BEGIN Data supplied
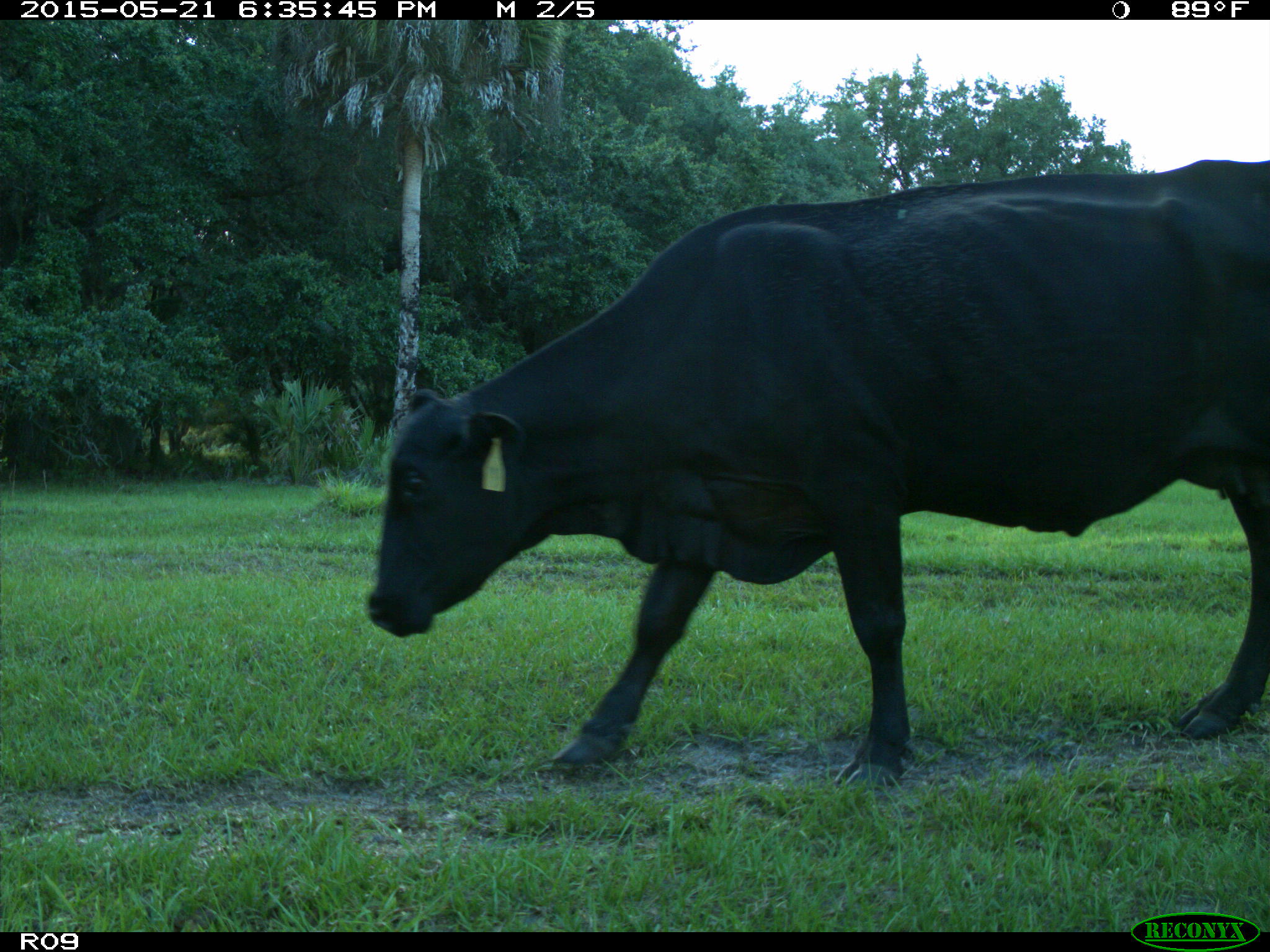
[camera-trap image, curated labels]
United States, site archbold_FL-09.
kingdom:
END Data supplied
BEGIN Data supplied
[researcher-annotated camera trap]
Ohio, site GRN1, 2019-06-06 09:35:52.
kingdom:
END Data supplied
[Your task]: Would you copy every line of the entries in which "site" appears?

[The answer]:
United States, site archbold_FL-09.
Ohio, site GRN1, 2019-06-06 09:35:52.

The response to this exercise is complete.